(Records drawn from a dataset)
—————

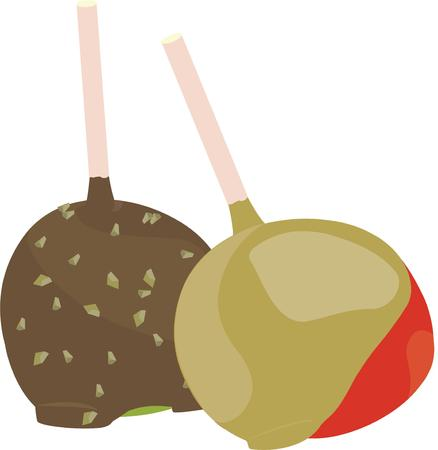 dipped: Apples dipped in caramel and chocolate are an autumn treat.  Add this treat to your fall decorating. Illustration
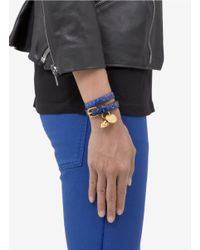 Alexander McQueen - Purple Snake-effect Leather Wrap Bracelet - Lyst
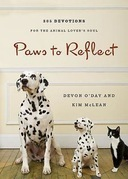 Paws to Reflect: 365 Daily Devotions for the Animal Lover's Soul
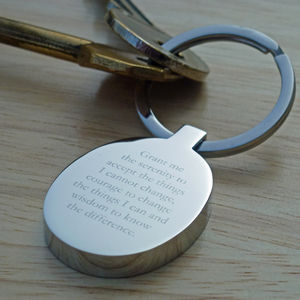 Serenity Prayer Keyring - keyrings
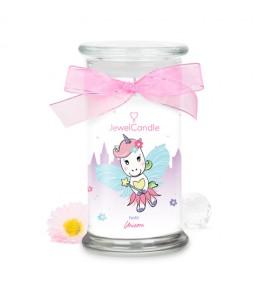 JewelCandle Fairy Unicorn Bague L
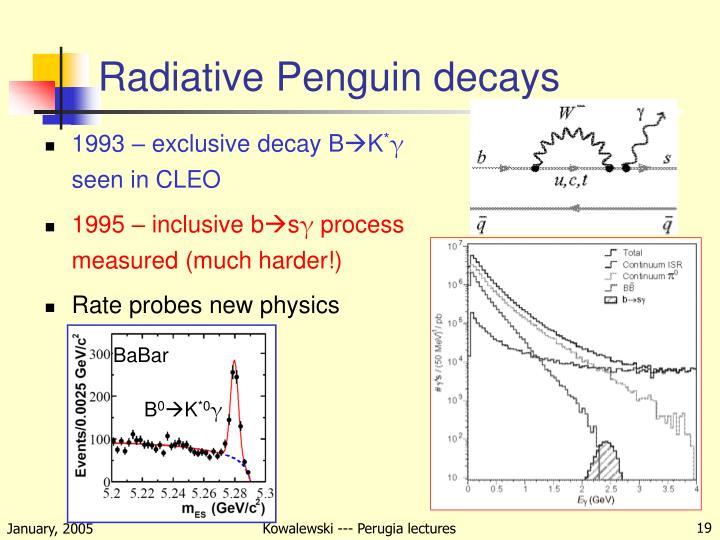 Radiative Penguin decays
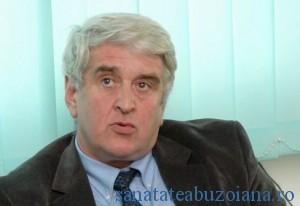 Dr. Andrei Nica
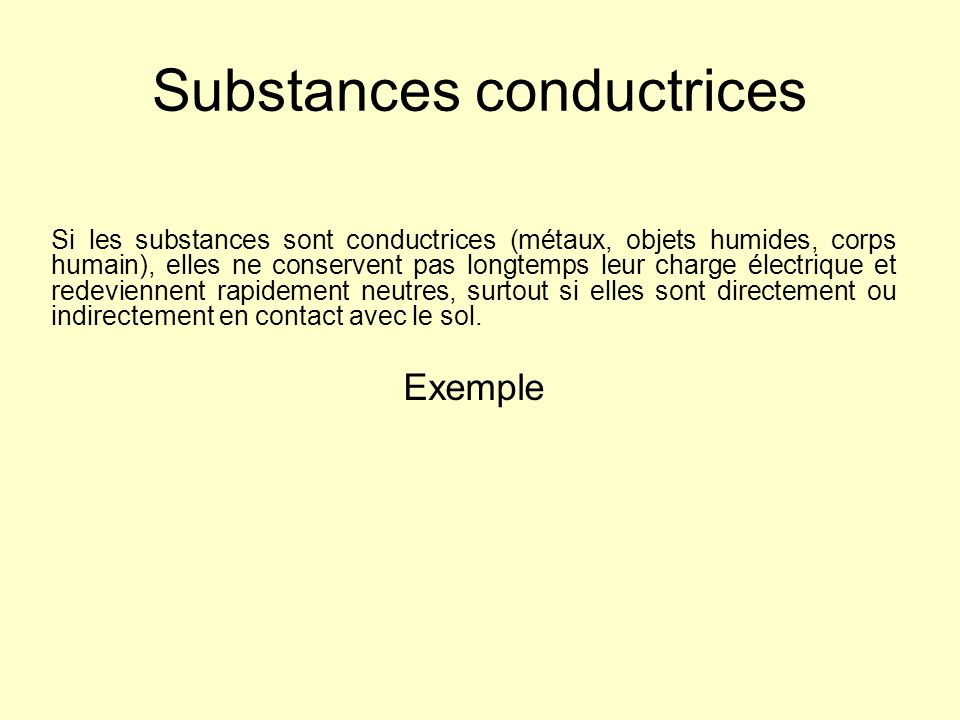 Substances conductrices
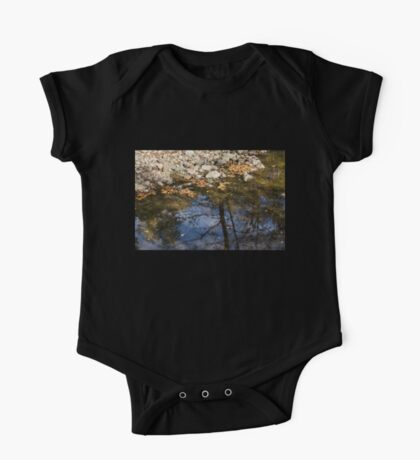 Water, Leaves, Stones and Branches One Piece - Short Sleeve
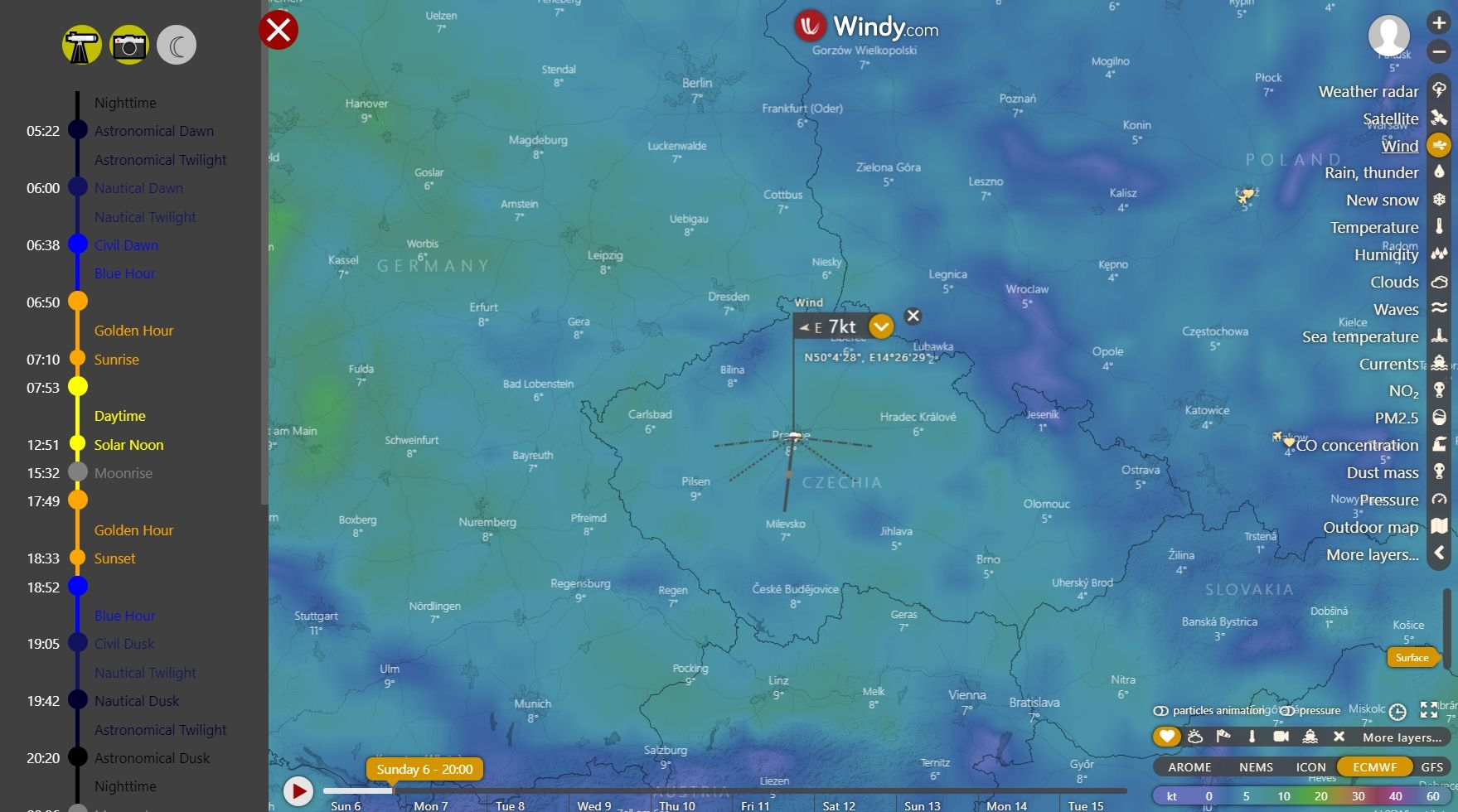 2019-10-06 20.17.56 - Windy_ Wind map & weather forecast - Google Chrome.jpg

—————

Look above for the line with "Paws to Reflect: 365" and the line with "Water, Leaves, Stones"; set down those two lines and all lines between them exactly, without pictures and without anything else.

 Paws to Reflect: 365 Daily Devotions for the Animal Lover's Soul
 Serenity Prayer Keyring - keyrings
 JewelCandle Fairy Unicorn Bague L
 Radiative Penguin decays
 Dr. Andrei Nica
 Substances conductrices
 Water, Leaves, Stones and Branches One Piece - Short Sleeve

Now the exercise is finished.